WHAT TO WORK ON -> Transcribe the records below exactly.

DATASET CONTENT ->
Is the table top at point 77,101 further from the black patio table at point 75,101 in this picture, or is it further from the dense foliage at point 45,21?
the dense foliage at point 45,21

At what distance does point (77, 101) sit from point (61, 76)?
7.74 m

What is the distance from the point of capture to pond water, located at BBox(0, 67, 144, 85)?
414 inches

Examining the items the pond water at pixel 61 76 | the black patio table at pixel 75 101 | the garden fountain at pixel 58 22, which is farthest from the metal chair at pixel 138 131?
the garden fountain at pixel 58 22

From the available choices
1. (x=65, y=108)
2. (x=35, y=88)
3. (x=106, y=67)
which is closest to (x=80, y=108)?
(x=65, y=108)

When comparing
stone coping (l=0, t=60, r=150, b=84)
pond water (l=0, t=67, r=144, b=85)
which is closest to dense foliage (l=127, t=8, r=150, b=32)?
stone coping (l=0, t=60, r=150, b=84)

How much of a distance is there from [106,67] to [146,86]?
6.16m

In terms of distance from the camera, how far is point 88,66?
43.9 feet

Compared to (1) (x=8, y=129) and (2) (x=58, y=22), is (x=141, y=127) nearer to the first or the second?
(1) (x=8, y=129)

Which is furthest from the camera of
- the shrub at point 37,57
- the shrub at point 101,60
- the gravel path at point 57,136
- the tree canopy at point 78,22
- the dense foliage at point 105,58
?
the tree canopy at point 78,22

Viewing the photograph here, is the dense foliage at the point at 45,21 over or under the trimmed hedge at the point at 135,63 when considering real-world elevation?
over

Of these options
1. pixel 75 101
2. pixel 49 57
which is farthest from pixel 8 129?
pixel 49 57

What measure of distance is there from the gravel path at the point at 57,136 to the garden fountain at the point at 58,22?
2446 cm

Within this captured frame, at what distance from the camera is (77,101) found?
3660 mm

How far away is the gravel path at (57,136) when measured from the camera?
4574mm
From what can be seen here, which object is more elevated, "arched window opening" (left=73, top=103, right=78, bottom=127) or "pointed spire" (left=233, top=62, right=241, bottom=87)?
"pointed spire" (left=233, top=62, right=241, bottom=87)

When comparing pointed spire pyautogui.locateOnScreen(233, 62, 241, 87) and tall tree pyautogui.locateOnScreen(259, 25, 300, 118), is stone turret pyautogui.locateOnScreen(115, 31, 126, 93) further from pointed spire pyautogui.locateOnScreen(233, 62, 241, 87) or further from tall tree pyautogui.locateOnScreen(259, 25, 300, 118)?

WRITTEN REPLY ->
Is the table top at point 77,101 further from the black patio table at point 75,101 in this picture, or is it further from the dense foliage at point 45,21?
the dense foliage at point 45,21

At what distance does point (77, 101) sit from point (61, 76)?
7.74 m

What is the distance from the point of capture to pond water, located at BBox(0, 67, 144, 85)?
414 inches

Examining the items the pond water at pixel 61 76 | the black patio table at pixel 75 101 | the garden fountain at pixel 58 22, which is farthest from the metal chair at pixel 138 131?
the garden fountain at pixel 58 22

From the available choices
1. (x=65, y=108)
2. (x=35, y=88)
3. (x=106, y=67)
which is closest to (x=80, y=108)?
(x=65, y=108)

When comparing
stone coping (l=0, t=60, r=150, b=84)
pond water (l=0, t=67, r=144, b=85)
which is closest to dense foliage (l=127, t=8, r=150, b=32)?
stone coping (l=0, t=60, r=150, b=84)

How much of a distance is there from [106,67] to [146,86]?
6.16m

In terms of distance from the camera, how far is point 88,66?
43.9 feet

Compared to (1) (x=8, y=129) and (2) (x=58, y=22), is (x=141, y=127) nearer to the first or the second?
(1) (x=8, y=129)

Which is furthest from the camera of
- the shrub at point 37,57
- the shrub at point 101,60
- the gravel path at point 57,136
- the tree canopy at point 78,22
- the dense foliage at point 105,58
?
the tree canopy at point 78,22

Viewing the photograph here, is the dense foliage at the point at 45,21 over or under the trimmed hedge at the point at 135,63 when considering real-world elevation?
over

Of these options
1. pixel 75 101
2. pixel 49 57
which is farthest from pixel 8 129?
pixel 49 57

What measure of distance is there from the gravel path at the point at 57,136 to the garden fountain at the point at 58,22?
2446 cm

Within this captured frame, at what distance from the camera is (77,101) found?
3660 mm

How far away is the gravel path at (57,136) when measured from the camera?
4574mm
From what can be seen here, which object is more elevated, "arched window opening" (left=73, top=103, right=78, bottom=127) or "pointed spire" (left=233, top=62, right=241, bottom=87)?
"pointed spire" (left=233, top=62, right=241, bottom=87)

When comparing pointed spire pyautogui.locateOnScreen(233, 62, 241, 87) and tall tree pyautogui.locateOnScreen(259, 25, 300, 118), is stone turret pyautogui.locateOnScreen(115, 31, 126, 93) further from pointed spire pyautogui.locateOnScreen(233, 62, 241, 87) or further from tall tree pyautogui.locateOnScreen(259, 25, 300, 118)?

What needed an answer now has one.